Au-delà, même si la technologie RNR sodium est connue des autorités de sûreté, nous avons un enjeu de réglementation et de licencing. Dans ce processus, Hexana a la chance de pouvoir compter sur l’expertise de son équipe, sur les acquis de la filière mais aussi sur ses partenaires.
Enfin, nous avons bien évidemment un enjeu humain. Nous recrutons de nombreux talents aux profils variés pour développer Hexana et passer à l’échelle industrielle ! Ce ne sont pas moins de 45 salariés qui nous rejoindront ces prochains mois pour construire l’histoire d’Hexana dans nos locaux d’Aix-en-Provence.
Quelles sont les prochaines étapes pour Hexana ?

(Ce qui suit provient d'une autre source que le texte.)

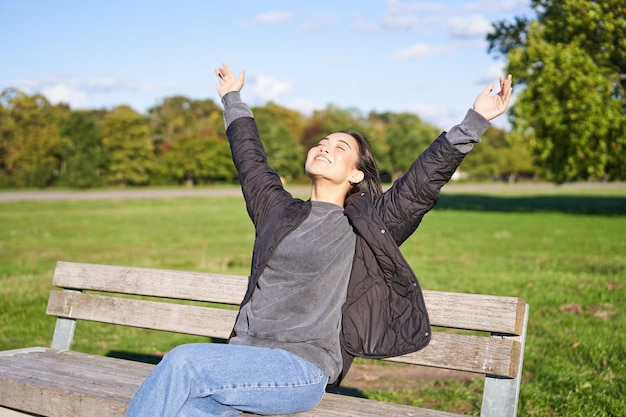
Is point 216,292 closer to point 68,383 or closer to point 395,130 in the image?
point 68,383

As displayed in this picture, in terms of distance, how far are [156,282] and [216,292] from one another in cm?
42

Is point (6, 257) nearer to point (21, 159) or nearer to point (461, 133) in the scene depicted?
point (461, 133)

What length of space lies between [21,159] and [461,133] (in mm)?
59542

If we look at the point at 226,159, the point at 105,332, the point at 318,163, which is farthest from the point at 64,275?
the point at 226,159

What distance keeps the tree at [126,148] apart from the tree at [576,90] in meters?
41.4

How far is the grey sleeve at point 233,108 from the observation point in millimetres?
3850

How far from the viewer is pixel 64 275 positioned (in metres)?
4.43

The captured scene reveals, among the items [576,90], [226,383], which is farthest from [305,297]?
[576,90]

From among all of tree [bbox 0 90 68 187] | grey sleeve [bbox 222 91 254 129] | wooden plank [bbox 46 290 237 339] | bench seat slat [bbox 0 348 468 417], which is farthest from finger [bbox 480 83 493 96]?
tree [bbox 0 90 68 187]

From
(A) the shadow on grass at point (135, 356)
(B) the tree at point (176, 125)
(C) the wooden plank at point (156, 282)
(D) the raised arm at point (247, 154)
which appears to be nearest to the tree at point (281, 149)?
(B) the tree at point (176, 125)

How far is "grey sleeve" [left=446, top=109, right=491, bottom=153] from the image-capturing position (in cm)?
316

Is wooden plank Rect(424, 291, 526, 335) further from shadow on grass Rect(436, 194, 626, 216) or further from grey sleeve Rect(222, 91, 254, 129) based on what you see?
shadow on grass Rect(436, 194, 626, 216)

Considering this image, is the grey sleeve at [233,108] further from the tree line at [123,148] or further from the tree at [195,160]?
the tree at [195,160]

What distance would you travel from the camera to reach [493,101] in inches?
128
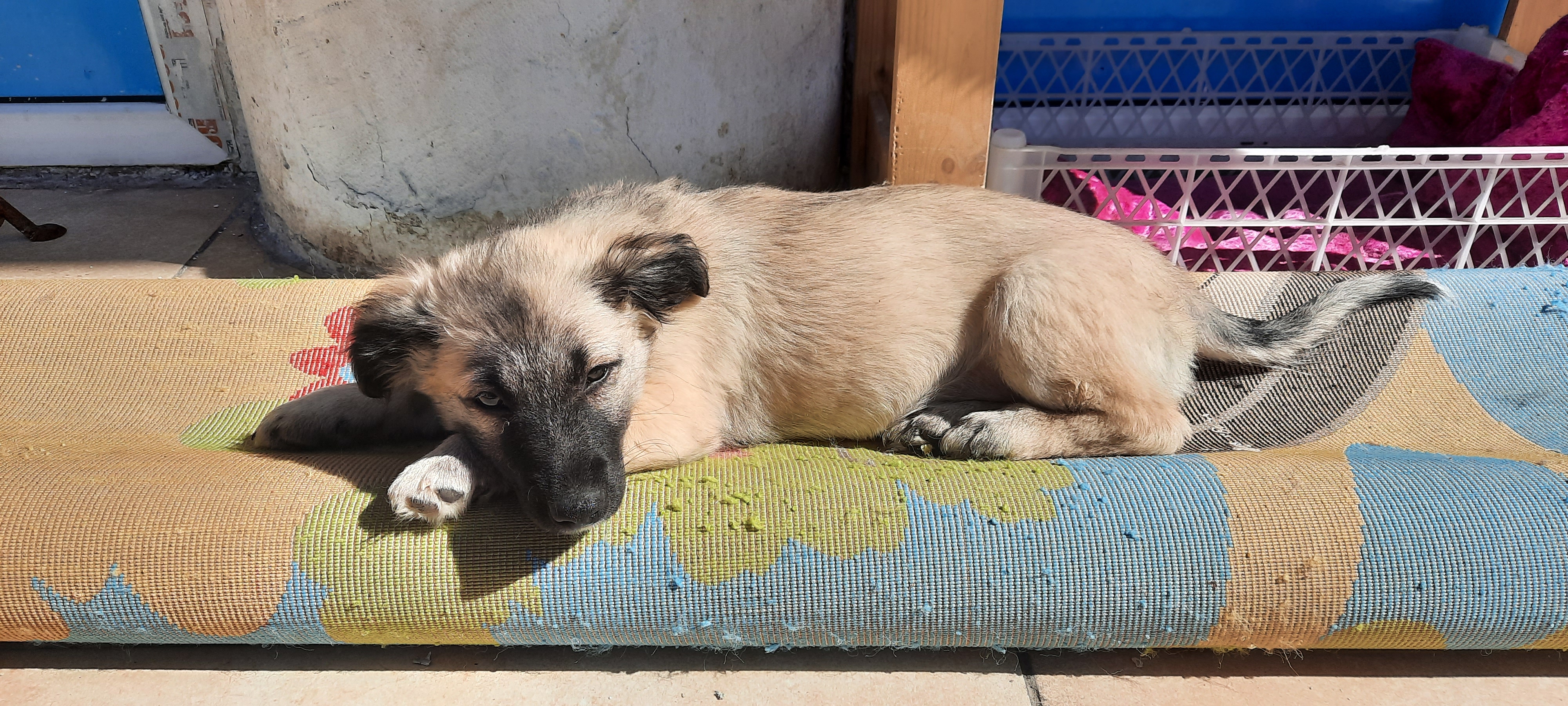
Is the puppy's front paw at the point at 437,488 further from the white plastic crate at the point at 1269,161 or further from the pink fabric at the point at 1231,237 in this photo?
the pink fabric at the point at 1231,237

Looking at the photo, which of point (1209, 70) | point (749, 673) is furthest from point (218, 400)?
point (1209, 70)

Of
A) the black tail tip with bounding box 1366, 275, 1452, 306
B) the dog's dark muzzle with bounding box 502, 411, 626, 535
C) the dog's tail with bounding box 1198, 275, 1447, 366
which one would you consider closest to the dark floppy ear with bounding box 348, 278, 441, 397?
the dog's dark muzzle with bounding box 502, 411, 626, 535

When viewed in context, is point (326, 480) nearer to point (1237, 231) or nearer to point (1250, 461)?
point (1250, 461)

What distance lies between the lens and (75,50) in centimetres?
652

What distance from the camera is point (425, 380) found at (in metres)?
2.80

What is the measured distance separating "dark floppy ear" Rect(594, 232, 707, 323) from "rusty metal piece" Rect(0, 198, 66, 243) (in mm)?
5037

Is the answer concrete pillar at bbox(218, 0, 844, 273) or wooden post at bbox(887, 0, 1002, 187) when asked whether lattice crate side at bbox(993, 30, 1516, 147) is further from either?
wooden post at bbox(887, 0, 1002, 187)

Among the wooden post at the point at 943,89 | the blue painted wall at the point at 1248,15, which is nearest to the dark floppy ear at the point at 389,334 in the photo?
the wooden post at the point at 943,89

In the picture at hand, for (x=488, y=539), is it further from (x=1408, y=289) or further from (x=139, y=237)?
(x=139, y=237)

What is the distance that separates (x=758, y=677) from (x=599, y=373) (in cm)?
100

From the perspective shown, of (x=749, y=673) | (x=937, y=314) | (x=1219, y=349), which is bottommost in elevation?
(x=749, y=673)

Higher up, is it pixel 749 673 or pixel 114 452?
pixel 114 452

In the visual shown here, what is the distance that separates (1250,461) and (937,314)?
1.12 metres

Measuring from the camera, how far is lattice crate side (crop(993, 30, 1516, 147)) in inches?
249
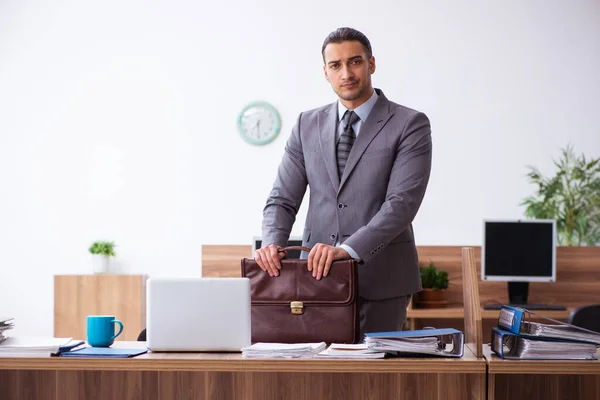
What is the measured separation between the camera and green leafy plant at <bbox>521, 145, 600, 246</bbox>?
5270 mm

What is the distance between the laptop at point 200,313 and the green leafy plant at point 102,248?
3.91 m

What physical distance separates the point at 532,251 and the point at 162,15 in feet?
10.7

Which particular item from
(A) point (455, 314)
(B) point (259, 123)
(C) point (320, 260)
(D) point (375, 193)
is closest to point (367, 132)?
(D) point (375, 193)

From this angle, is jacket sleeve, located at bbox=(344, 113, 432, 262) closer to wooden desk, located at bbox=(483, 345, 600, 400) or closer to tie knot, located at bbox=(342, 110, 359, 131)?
tie knot, located at bbox=(342, 110, 359, 131)

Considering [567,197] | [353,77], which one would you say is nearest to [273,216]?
[353,77]

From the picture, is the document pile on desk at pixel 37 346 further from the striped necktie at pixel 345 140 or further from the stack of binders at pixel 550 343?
the stack of binders at pixel 550 343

Nous travaillons sur les études de conception sur les briques innovantes de notre concept, et sur l’analyse de cas d’usages spécifiques avec nos partenaires, qu’ils soient spécialistes des études d’implantation, des analyses de risques, de la conversion d’énergie ou futurs clients consommateurs. En parallèle, nous lançons actuellement notre première levée des fonds. Si nous disposons déjà d’investisseurs de référence comme le CEA, nous souhaitons ouvrir le capital de la société dès la pré-seed fin 2023 à d’autres investisseurs. Il est donc encore temps de nous approcher pour découvrir cette belle aventure entrepreneuriale Made-In-France mais qui ambitionne de commercialiser sa technologie bien au-delà de l’Hexagone ! Enfin, nous espérons aussi être lauréats de l’AAP France 2030 « Réacteurs Nucléaires Innovants » ce qui confortera la pertinence de notre stratégie et contribuera au financement de notre développement.